_Exercise input_
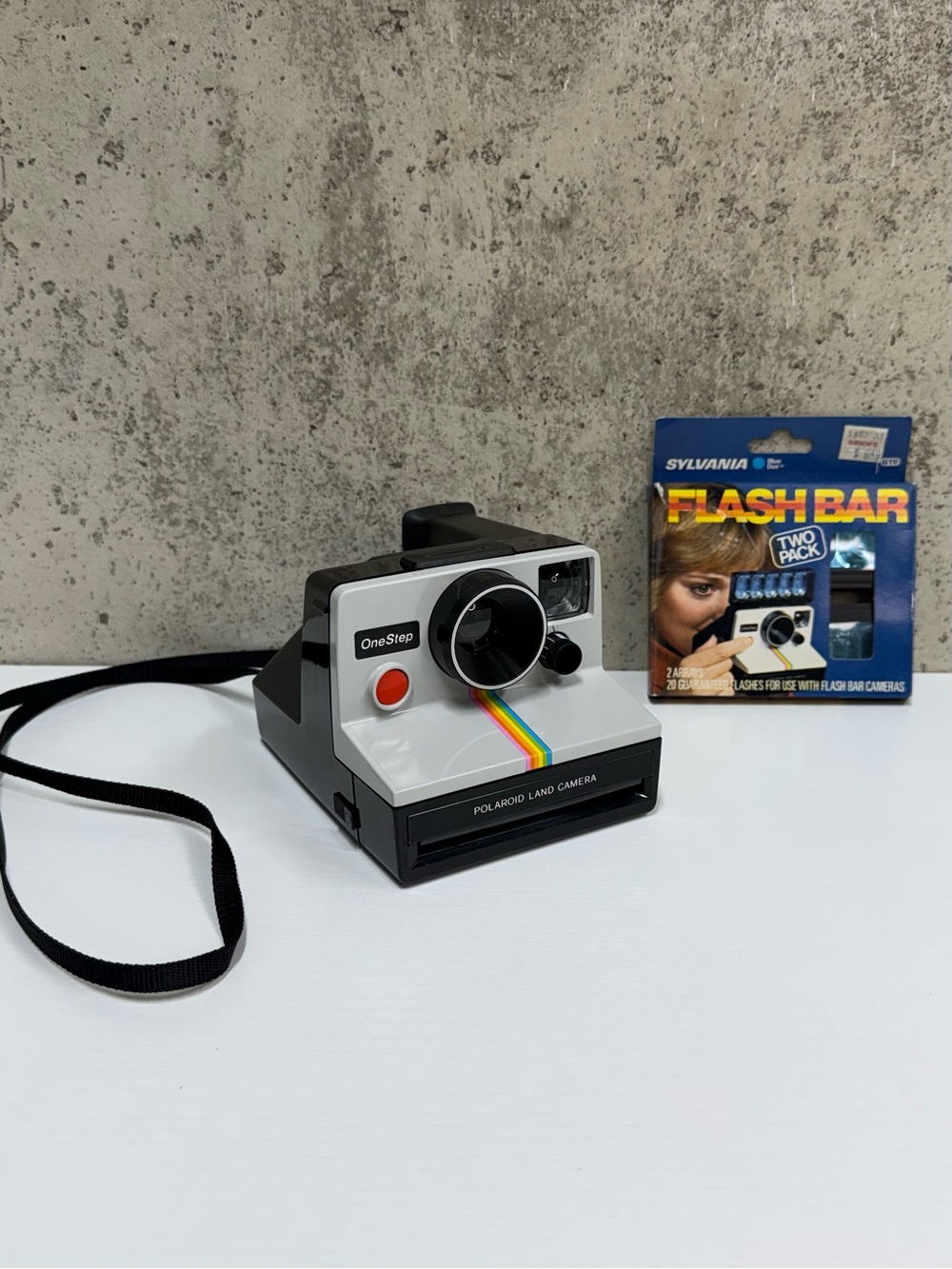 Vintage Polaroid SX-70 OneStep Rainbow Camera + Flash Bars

...

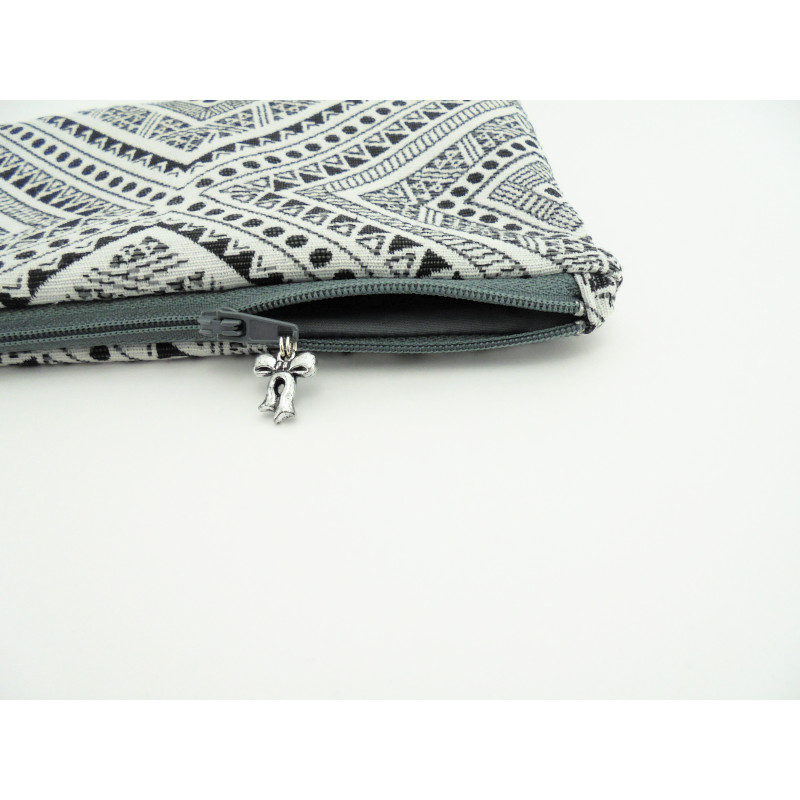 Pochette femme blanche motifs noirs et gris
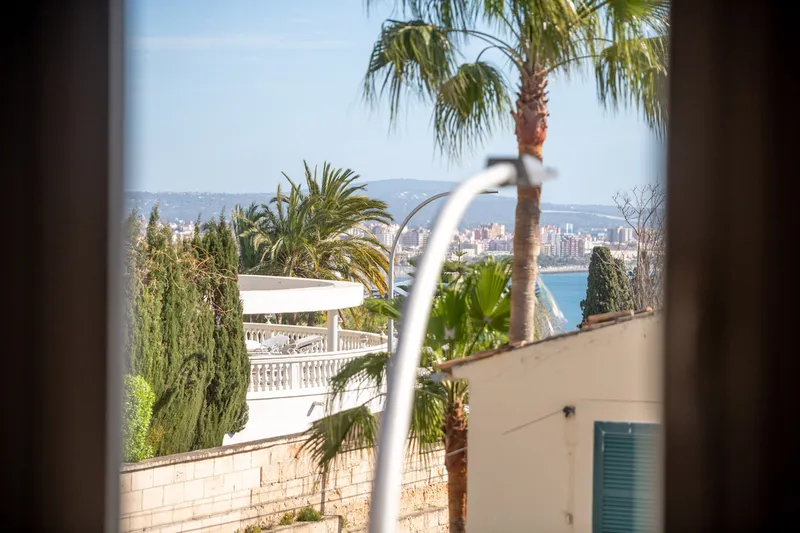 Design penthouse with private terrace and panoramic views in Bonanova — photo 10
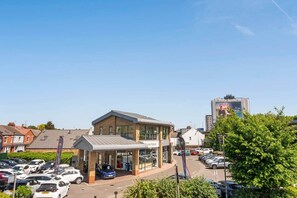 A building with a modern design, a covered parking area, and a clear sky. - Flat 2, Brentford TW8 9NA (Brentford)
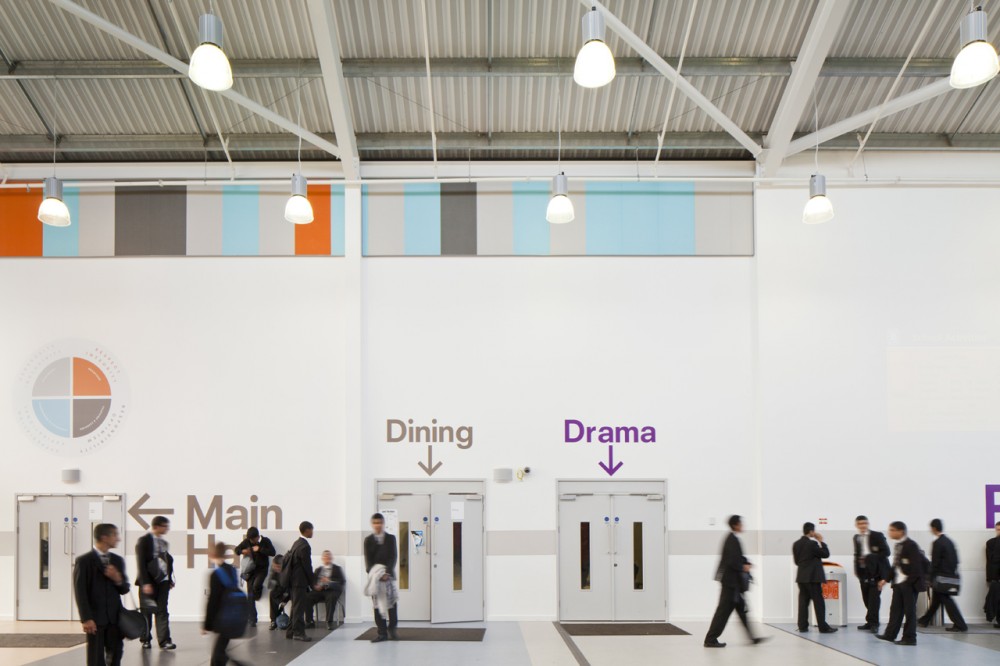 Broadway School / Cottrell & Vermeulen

* * *

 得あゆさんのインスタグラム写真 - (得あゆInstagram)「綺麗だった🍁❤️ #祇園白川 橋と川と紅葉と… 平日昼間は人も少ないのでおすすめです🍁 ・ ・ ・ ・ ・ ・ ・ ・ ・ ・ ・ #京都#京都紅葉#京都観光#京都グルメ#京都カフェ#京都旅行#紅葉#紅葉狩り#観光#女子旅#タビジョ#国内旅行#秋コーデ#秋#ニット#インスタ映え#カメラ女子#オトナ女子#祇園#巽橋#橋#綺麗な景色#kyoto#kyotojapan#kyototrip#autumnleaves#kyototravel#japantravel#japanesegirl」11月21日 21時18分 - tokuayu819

_Description of the task_
In the listing above, find the line containing "Design penthouse with". Output it and every line after it up to and including the line containing "Broadway School / Cottrell & Vermeulen", exactly, but skip the pictures.

_Completed exercise_
 Design penthouse with private terrace and panoramic views in Bonanova — photo 10
 A building with a modern design, a covered parking area, and a clear sky. - Flat 2, Brentford TW8 9NA (Brentford)
 Broadway School / Cottrell & Vermeulen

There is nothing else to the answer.